Would it be beneficial to use "3M window-weld" which is polyurethane and fill in the differential mount temporarily? It appears many have done this on other cars, and it's worked well.
You make a valid point, however the RX also needs a set of tires if I plan on driving it past this winter. And, more importantly, the rack and pinion appears to be on it's way out.
Would it be beneficial to use "3M window-weld" which is polyurethane and fill in the differential mount temporarily? It appears many have done this on other cars, and it's worked well.
for the amount of time you may spend to remove and lay the differential mount horizontally and use the 3M window weld, it may be worth the extra spend to press in a new mount. I would guess the total would be around $100 if you were to remove and replace yourself. The catalogs show them to be around 45... a local garage/machine shop should be able to press out/in the new mount around 50.

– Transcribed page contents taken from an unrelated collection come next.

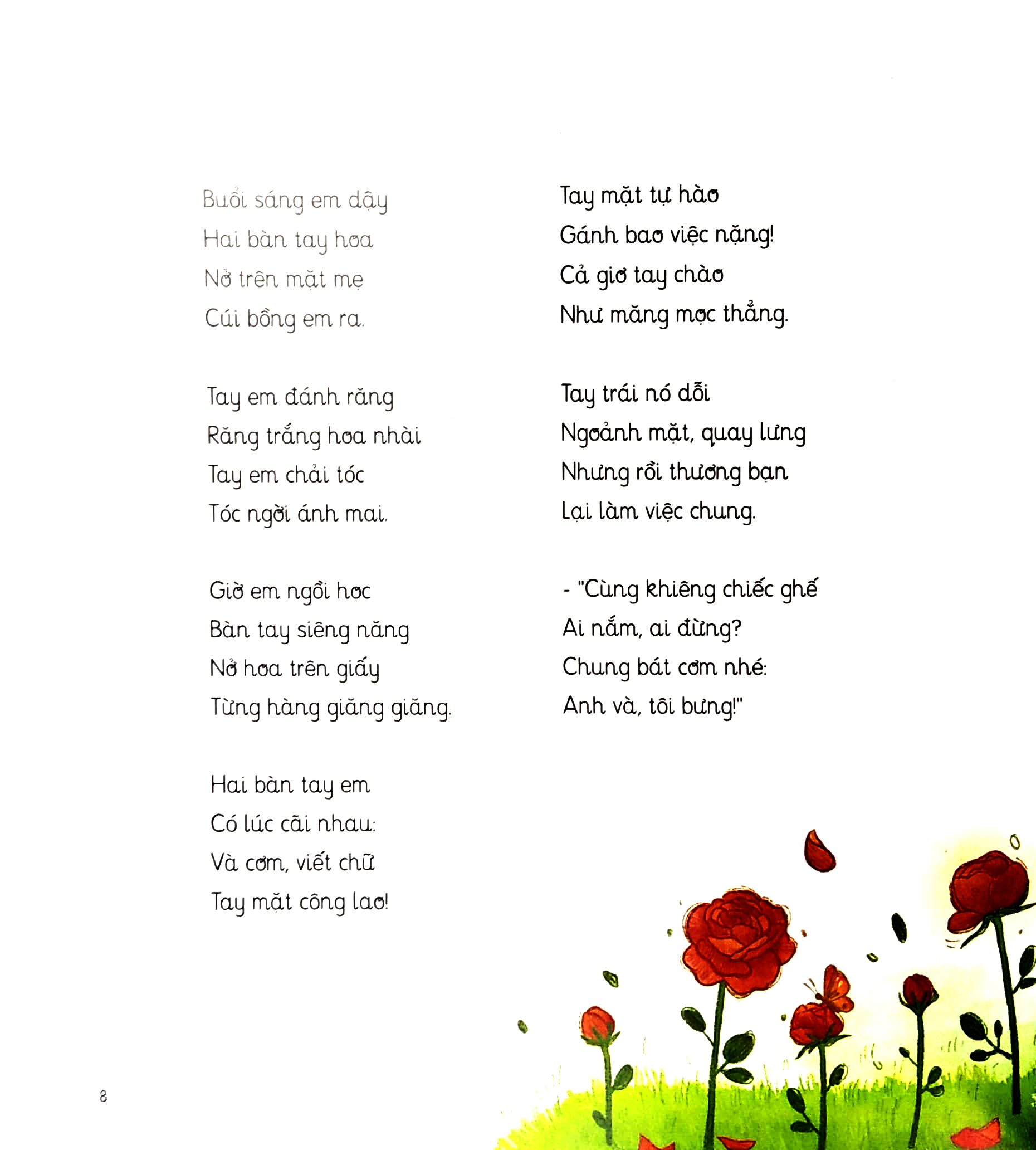 Buổi sáng em dậy
Hai bàn tay hoa
Nở trên mặt mẹ
Cúi bồng em ra.

Tay em đánh răng
Răng trắng hoa nhài
Tay em chải tóc
Tóc ngời ánh mai.

Giờ em ngồi học
Bàn tay siêng năng
Nở hoa trên giấy
Từng hàng giăng giăng.

Hai bàn tay em
Có lúc cãi nhau:
Và cơm, viết chữ
Tay mặt công lao!

Tay mặt tự hào
Gánh bao việc nặng!
Cả giơ tay chào
Như măng mọc thẳng.

Tay trái nó dỗi
Ngoảnh mặt, quay lưng
Nhưng rồi thương bạn
Lại làm việc chung.

- "Cùng khiêng chiếc ghế
Ai nắm, ai đừng?
Chung bát cơm nhé:
Anh và, tôi bưng!"

8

if you definitely planning on selling and you are not feeling vibrations that bother you..id consider leaving it alone and disclosing it to the potential buyer. After-all its a high mileage vehicle and wear and tear is expected.
If I went the window weld method, I'd leave everything in place and then shoot it into there. No need to remove it, as it's pretty sticky even when applying it.

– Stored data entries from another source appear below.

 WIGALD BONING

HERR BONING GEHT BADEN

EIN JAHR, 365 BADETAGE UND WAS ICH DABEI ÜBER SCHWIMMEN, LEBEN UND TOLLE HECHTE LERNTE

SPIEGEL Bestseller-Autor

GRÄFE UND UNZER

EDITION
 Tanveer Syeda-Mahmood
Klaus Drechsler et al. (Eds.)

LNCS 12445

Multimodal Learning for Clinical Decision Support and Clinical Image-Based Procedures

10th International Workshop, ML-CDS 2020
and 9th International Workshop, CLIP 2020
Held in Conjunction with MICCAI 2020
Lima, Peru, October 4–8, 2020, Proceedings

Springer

I'm assuming that to replace the bushing, I'd have to drop the differential. And, that's a can of worms I don't want to bother with.
I'm not 100% on selling it, but it definitely will not be my daily driver next year. I do hear a clunk though, which I'm certain is from this mount. No vibration that I can link to this.

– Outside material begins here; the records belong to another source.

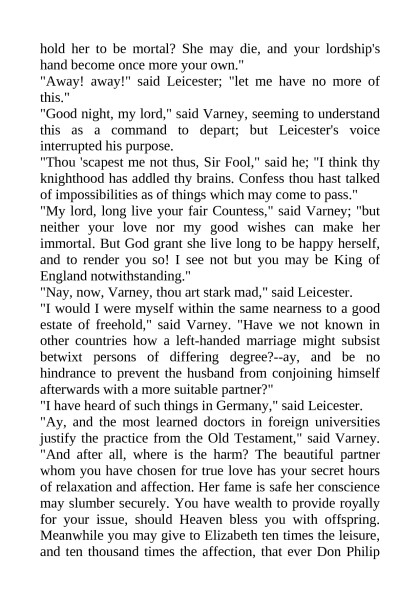 hold her to be mortal? She may die, and your lordship's hand become once more your own."

"Away! away!" said Leicester; "let me have no more of this."

"Good night, my lord," said Varney, seeming to understand this as a command to depart; but Leicester's voice interrupted his purpose.

"Thou 'scapest me not thus, Sir Fool," said he; "I think thy knighthood has addled thy brains. Confess thou hast talked of impossibilities as of things which may come to pass."

"My lord, long live your fair Countess," said Varney; "but neither your love nor my good wishes can make her immortal. But God grant she live long to be happy herself, and to render you so! I see not but you may be King of England notwithstanding."

"Nay, now, Varney, thou art stark mad," said Leicester.

"I would I were myself within the same nearness to a good estate of freehold," said Varney. "Have we not known in other countries how a left-handed marriage might subsist betwixt persons of differing degree?--ay, and be no hindrance to prevent the husband from conjoining himself afterwards with a more suitable partner?"

"I have heard of such things in Germany," said Leicester.

"Ay, and the most learned doctors in foreign universities justify the practice from the Old Testament," said Varney. "And after all, where is the harm? The beautiful partner whom you have chosen for true love has your secret hours of relaxation and affection. Her fame is safe her conscience may slumber securely. You have wealth to provide royally for your issue, should Heaven bless you with offspring. Meanwhile you may give to Elizabeth ten times the leisure, and ten thousand times the affection, that ever Don Philip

Note I am writing this sitting behind a computer and I have not done this or even had a first hand visual as I have FWD and what I am writing is based on my work with SC.
The problem is that the mounts are part of the frame. You can not detatch it and take it to a shop to press-out and in. The mounts have to to pushed out in-place .. under the vehicle and new ones inserted in place too. If you have the right size pusher/cup you can use or build the tool. See the discussion in SC/LS forum.
Related to that is the position/plane of the mounts. Fastnoypi is reminding us that the mounts are in vertical plane and what you fill will flow out. It will be like pouring concrete without the forms.
Salim
PS: It seems most of the folks call it the bushing ... I guess it is just me who kept on saying the millennium happens 2001 and not 2000.
Last edited by salimshah; Sep 25, 2015 at 10:54 AM.
I've used the 3m window weld before to install a windshield on another car, and it's very sticky. I don't think it will flow out even when applying it vertically.
haha, i just realized I called it a bushing again in the last post! sorry!
I'll do some searching in the SC and LS forums, to see what I can come up with.
This morning I checked mine car shifting between R and D, I have the same problems like yours, it's moving up and down , there are 2 mounts , the one on the left also movement, on the video only show center mount, mine is not leaking oil but cracked .
Enthusiasts are opting for a metal piece to have no give, but that makes the vehicle ride less smooth ... go cart vs daily driver. imho it matters more if you have rwd.
For those who are considering changing the mount, please mark how the factory one is installed. They are oriented specifically to handle movement.
I have come across a bandaid solution to fill the cavity with RTV sealant ... may have to build it up. Personally I would replace it. Loan a tool (which has multiple cups which need not be exact) and get large washers to make exact pusher.
Salim
Last edited by salimshah; Sep 26, 2015 at 07:41 AM.
This morning I checked mine car shifting between R and D, I have the same problems like yours, it's moving up and down , there are 2 mounts , the one on the left also movement, on the video only show center mount, mine is not leaking oil but cracked .
The other mount isn't cracked on my RX, but yes it does have movement which I believe is regular.